About this exercise ▸
Down to the last character, write out the records below.

Input material ▸
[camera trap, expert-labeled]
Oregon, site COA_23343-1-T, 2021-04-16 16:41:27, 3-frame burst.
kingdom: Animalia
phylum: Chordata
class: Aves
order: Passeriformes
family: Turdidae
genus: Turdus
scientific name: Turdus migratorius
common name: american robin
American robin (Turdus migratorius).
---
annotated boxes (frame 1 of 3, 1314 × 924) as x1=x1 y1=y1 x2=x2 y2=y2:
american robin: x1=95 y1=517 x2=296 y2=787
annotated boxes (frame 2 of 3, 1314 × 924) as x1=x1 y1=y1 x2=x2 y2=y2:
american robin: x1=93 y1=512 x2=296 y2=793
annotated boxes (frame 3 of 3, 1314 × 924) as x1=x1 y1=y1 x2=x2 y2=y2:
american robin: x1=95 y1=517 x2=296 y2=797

Response to this task ▸
[camera trap, expert-labeled]
Oregon, site COA_23343-1-T, 2021-04-16 16:41:27, 3-frame burst.
kingdom: Animalia
phylum: Chordata
class: Aves
order: Passeriformes
family: Turdidae
genus: Turdus
scientific name: Turdus migratorius
common name: american robin
American robin (Turdus migratorius).
---
annotated boxes (frame 1 of 3, 1314 × 924) as x1=x1 y1=y1 x2=x2 y2=y2:
american robin: x1=95 y1=517 x2=296 y2=787
annotated boxes (frame 2 of 3, 1314 × 924) as x1=x1 y1=y1 x2=x2 y2=y2:
american robin: x1=93 y1=512 x2=296 y2=793
annotated boxes (frame 3 of 3, 1314 × 924) as x1=x1 y1=y1 x2=x2 y2=y2:
american robin: x1=95 y1=517 x2=296 y2=797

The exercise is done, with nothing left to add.